Die dunkle Jahreszeit hat begonnen und mit ihr die letzten Wochen des Jahres. Als vorletzter Monat des Jahres ist der November auch bekannt als Monat der Vergänglichkeit. Er steht für das Sterben und die Wiedergeburt. Die letzten Blätter fallen von den Bäumen ab. Die Natur zieht sich zurück in einen ruhigen Schlaf und hinterlässt eine triste Welt.

Wie kommt der November zu seinem Namen?
Der November wird dadurch auch als Windmond, Schlachtmond oder Trauermonat bezeichnet. Der Begriff Novem kommt aus dem Lateinischen und steht für die Zahl 9. Da zu früherer Zeit das Jahr noch mit dem März begann und der November dadurch an neunter Stelle der Monate stand, macht der Name also wirklich einen Sinn. Zur Zeit der Kelten gab es auch nur zwei Jahreszeiten und ab dem November begann für sie die Winterzeit.Wie beeinflusst uns der November?

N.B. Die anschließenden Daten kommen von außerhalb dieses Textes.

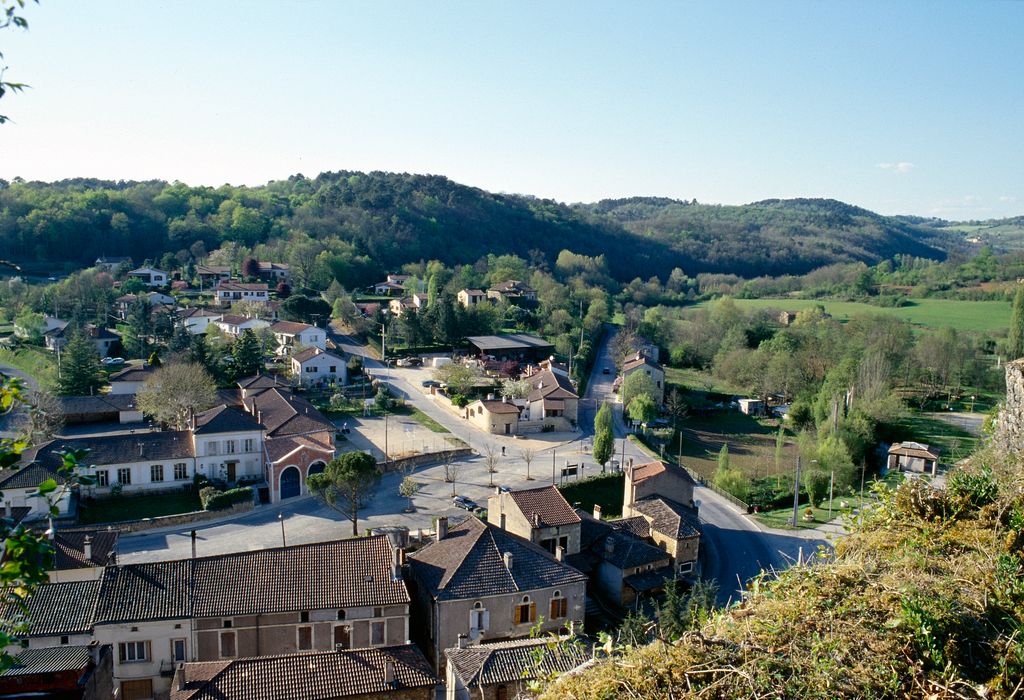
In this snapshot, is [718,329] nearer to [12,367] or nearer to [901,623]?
[12,367]

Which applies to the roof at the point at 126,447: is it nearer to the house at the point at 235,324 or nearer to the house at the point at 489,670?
the house at the point at 489,670

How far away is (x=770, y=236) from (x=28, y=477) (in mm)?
117008

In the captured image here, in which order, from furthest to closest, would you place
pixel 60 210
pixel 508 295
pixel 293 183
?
1. pixel 293 183
2. pixel 60 210
3. pixel 508 295

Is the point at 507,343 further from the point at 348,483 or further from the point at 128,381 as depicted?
the point at 348,483

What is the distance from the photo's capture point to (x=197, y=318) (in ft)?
152

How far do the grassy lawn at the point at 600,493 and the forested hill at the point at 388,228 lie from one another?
46.6m

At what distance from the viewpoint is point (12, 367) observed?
132 ft

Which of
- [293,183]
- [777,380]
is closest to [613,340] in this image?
[777,380]

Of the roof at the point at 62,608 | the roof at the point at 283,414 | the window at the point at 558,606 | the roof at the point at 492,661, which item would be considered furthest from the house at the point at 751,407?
the roof at the point at 62,608

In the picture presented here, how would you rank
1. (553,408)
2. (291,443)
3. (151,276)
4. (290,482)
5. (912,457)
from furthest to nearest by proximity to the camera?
(151,276)
(553,408)
(912,457)
(291,443)
(290,482)

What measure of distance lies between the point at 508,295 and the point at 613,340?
925 centimetres

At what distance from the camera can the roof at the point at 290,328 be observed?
44.8 m

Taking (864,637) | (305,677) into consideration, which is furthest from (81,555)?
(864,637)

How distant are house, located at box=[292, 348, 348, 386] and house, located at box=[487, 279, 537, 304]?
21.5 metres
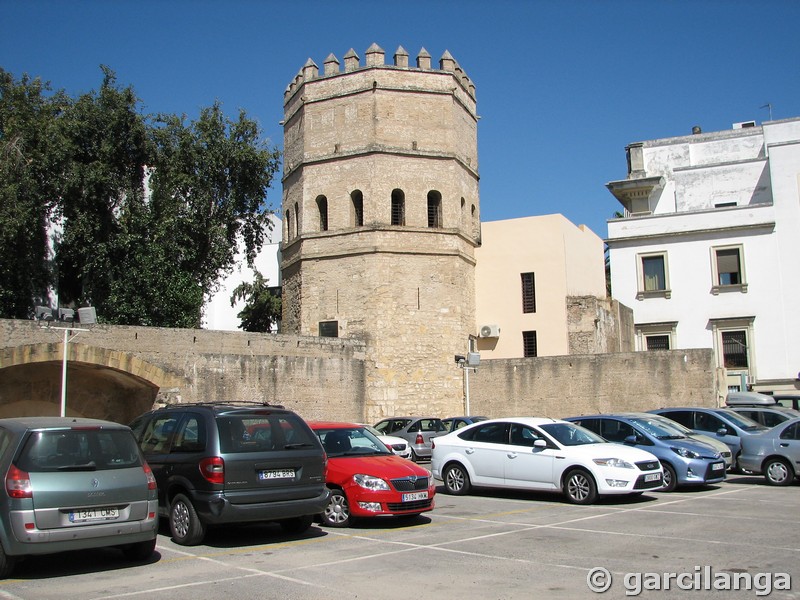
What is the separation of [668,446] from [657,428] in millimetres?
1101

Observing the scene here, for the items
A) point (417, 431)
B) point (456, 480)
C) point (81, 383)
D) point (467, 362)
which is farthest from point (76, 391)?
point (456, 480)

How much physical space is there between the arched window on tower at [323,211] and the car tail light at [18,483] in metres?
23.9

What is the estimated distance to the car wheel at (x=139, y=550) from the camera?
28.5 ft

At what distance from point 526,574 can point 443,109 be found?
25480mm

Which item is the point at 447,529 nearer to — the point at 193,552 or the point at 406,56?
the point at 193,552

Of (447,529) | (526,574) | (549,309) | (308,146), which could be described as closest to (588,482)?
(447,529)

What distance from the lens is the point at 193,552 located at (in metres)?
9.32

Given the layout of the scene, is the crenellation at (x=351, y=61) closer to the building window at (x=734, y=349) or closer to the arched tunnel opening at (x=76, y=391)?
the arched tunnel opening at (x=76, y=391)

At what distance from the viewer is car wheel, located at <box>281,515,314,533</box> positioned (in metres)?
10.4

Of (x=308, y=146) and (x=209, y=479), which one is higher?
(x=308, y=146)

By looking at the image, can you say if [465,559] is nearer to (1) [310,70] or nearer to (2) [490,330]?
(2) [490,330]

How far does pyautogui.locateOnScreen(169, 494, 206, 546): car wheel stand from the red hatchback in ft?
6.05

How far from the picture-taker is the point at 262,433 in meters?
9.84

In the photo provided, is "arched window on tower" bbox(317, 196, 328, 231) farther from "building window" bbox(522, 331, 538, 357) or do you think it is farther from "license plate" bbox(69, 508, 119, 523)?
"license plate" bbox(69, 508, 119, 523)
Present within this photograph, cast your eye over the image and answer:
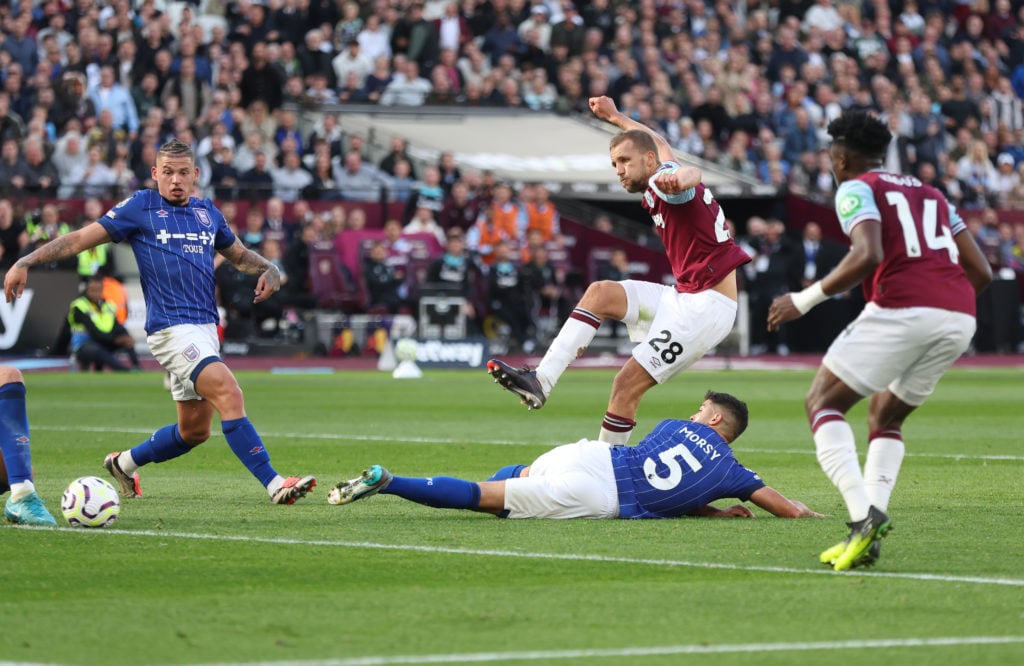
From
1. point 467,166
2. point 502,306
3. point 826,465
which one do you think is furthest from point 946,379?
point 826,465

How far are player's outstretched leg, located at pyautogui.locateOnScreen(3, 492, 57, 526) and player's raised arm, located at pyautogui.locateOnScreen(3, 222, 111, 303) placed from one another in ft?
3.52

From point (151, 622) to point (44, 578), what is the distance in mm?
1205

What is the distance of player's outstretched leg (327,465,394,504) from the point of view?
8.64m

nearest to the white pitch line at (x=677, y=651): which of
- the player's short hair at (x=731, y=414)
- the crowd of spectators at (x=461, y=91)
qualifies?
the player's short hair at (x=731, y=414)

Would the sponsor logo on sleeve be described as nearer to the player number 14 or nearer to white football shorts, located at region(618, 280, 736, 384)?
the player number 14

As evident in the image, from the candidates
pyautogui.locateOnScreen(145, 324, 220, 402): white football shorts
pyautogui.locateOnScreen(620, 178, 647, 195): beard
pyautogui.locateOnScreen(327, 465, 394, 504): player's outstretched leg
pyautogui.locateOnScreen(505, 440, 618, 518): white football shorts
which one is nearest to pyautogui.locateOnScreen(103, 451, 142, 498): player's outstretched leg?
pyautogui.locateOnScreen(145, 324, 220, 402): white football shorts

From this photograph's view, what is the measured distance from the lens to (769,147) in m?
32.5

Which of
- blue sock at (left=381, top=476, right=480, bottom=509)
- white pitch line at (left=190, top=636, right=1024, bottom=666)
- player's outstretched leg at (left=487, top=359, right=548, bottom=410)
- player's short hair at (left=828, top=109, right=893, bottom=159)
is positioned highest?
player's short hair at (left=828, top=109, right=893, bottom=159)

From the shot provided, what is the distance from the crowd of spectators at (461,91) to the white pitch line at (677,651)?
21.5 m

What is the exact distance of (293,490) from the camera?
991 centimetres

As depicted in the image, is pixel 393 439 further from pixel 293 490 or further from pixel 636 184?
pixel 636 184

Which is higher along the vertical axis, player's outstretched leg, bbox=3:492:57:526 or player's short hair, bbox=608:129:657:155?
player's short hair, bbox=608:129:657:155

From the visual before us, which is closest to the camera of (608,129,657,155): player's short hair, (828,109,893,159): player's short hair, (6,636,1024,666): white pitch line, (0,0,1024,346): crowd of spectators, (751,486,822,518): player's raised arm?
(6,636,1024,666): white pitch line

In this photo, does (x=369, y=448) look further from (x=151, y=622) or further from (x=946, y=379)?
(x=946, y=379)
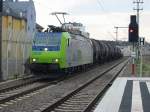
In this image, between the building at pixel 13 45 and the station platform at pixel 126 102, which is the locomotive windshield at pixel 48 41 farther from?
the station platform at pixel 126 102

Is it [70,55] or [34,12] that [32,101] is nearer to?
[70,55]

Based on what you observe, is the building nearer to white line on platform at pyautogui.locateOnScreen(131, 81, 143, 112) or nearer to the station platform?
the station platform

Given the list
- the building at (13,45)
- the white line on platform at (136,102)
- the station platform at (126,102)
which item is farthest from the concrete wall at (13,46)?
the white line on platform at (136,102)

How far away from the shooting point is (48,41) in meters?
31.3

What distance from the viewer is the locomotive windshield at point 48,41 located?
101 feet

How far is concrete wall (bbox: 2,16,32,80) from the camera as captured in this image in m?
31.4

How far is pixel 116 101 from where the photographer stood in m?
18.5

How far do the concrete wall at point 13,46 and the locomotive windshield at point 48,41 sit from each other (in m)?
1.80

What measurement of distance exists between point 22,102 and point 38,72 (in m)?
12.1

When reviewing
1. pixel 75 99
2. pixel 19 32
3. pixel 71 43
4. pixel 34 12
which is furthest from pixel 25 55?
pixel 34 12

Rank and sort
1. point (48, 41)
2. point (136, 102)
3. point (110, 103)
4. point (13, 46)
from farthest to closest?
point (13, 46), point (48, 41), point (136, 102), point (110, 103)

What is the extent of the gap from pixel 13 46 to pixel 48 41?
3234mm

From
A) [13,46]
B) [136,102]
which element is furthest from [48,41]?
[136,102]

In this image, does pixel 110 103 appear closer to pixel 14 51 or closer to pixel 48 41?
pixel 48 41
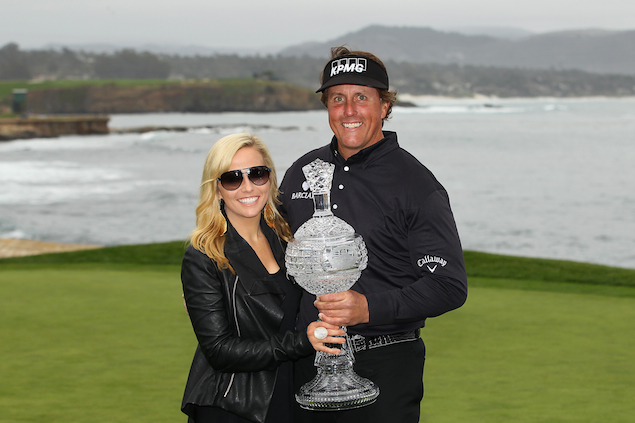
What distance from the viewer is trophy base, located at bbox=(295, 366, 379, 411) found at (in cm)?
216

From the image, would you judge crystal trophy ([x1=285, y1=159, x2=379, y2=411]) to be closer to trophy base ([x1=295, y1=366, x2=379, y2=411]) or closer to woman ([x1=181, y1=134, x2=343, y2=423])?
trophy base ([x1=295, y1=366, x2=379, y2=411])

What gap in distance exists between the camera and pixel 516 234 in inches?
1117

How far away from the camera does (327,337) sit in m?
2.10

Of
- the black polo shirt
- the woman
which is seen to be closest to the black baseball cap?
the black polo shirt

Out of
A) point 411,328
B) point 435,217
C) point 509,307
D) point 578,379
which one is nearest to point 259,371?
point 411,328

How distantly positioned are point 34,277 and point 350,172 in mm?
5413

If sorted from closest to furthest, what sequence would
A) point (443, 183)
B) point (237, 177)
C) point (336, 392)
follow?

In diesem ruhigen und grauen Monat besitzen wir viel Energie um Dinge loszulassen und Abschied zu nehmen. Emotional geht es uns dabei nicht immer gut und wir könnten unsere innere Verfassung als schwierig bezeichnen. Wir beschäftigen uns im November oft unbewusst mit all unseren Eindrücken vom Leben und auch so manches tief verborgene Geheimnis in uns kommt plötzlich wieder an die Oberfläche. Diese Phänomene wirken sich gleichzeitig wieder auf unsere Stimmung aus und zeigen uns die Schattenseite unseres eigenen Lebens und unserer Beziehungen.Häufig erleben wir im November ein Gefühl der Überforderung und der Verdrängung. Wir glauben die eigene Kontrolle und Handlungsfähigkeit zu verlieren und Machtlosigkeit sei unser stetiger Begleiter. Auch Verlustängste, Eifersucht und Unsicherheiten sind uns im November nicht fremd. Dieser Monat ist bekannt für trübe Gedanken und eine schwere Seele.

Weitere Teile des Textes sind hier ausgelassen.